__Exercise text__.
□ □ □ □ □
Transcranial magnetic stimulation (TMS) is a non-invasive tool for the study of the human brain that is being investigated as a potential therapeutic agent in psychiatry and neurology. A pulsed current sent through a coil produces a magnetic field that, in turn, induces electric field in the brain, which can cause neurons to fire. Available TMS devices induce damped cosine electric field pulses. The pulse amplitude can be adjusted over a wide range, whereas control over the pulse width (PW) is non-existent or very limited. We have developed a novel TMS device which induces near rectangular electric field pulses with PW controllable over a wide range (cTMS).¹ Besides enabling PW adjustment, the near rectangular pulse shape reduces power consumption and coil heating. Thus, cTMS can expand the functionality and improve the efficiency of TMS as a clinical and research tool.

PW control of the TMS stimulus enables response characterization of different neuronal populations and optimization of the PW for various research and clinical applications. For example, the strength-duration curve relates the pulse amplitude or energy for threshold stimulation with the PW (Fig. 1) [2], [3]. The strength-duration curve of a neuronal population can be derived empirically by delivering TMS pulses with different PW while adjusting the amplitude to yield threshold stimulation. The strength-duration curve can be used to estimate neuronal membrane time constants [2]. This time constant depends on the biophysical properties of axonal membranes, which could vary as a function of age, gender, disease state, medication effects, treatment effects, and other factors. Thus, membrane time constant measurement can be a useful clinical and research tool that complements nerve conduction measurements [2], [4]. Further, membrane time constant measurements can inform neuronal modeling work which can contribute to understanding the mechanisms of TMS.
□ □ □ □ □
__Data shown__.
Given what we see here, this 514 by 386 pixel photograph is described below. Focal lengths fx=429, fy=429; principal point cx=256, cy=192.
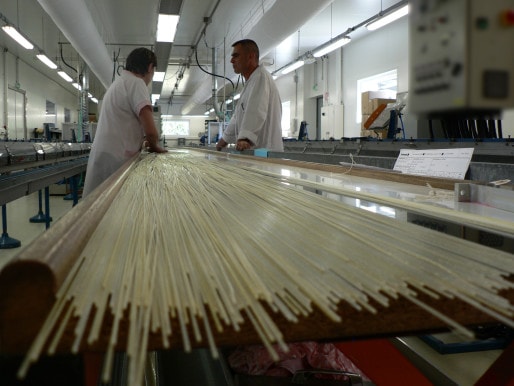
□ □ □ □ □
__Requirement 1__.
According to the passage on transcranial magnetic stimulation, what does the near rectangular pulse shape reduce besides enabling pulse width adjustment?
__Requirement 2__.
Carry on the passage on transcranial magnetic stimulation, starting after its final sentence.

__Response 1__.
It reduces power consumption and coil heating.

__Response 2__.
Fig. 1.

Strength-duration curves linking rectangular pulse width (PW) to electric field strength E and coil energy W_L for threshold stimulation of neuron with membrane time constant of τ_m = 150 μs. Curves are normalized to one at PW = 100 μs.

TMS with adjustable PW could also be used to study and selectively target distinct neuronal populations that overlap in space. For example, in peripheral nerves the motor threshold is lower than the sensory threshold for brief pulses, whereas it is higher than the sensory threshold for longer stimuli [3]. Similarly, it has been suggested that the ratio of cortical motor threshold to scalp sensory threshold is lower for brief pulses than for long stimuli [5]. Therefore, using briefer pulses could improve the tolerability of TMS by reducing unpleasant scalp sensations. Finally, within a cortical region, cTMS might be able to selectively activate distinct neuronal population possessing different strength-duration characteristics, thereby improving the effective spatial and functional resolution of TMS through selective targeting.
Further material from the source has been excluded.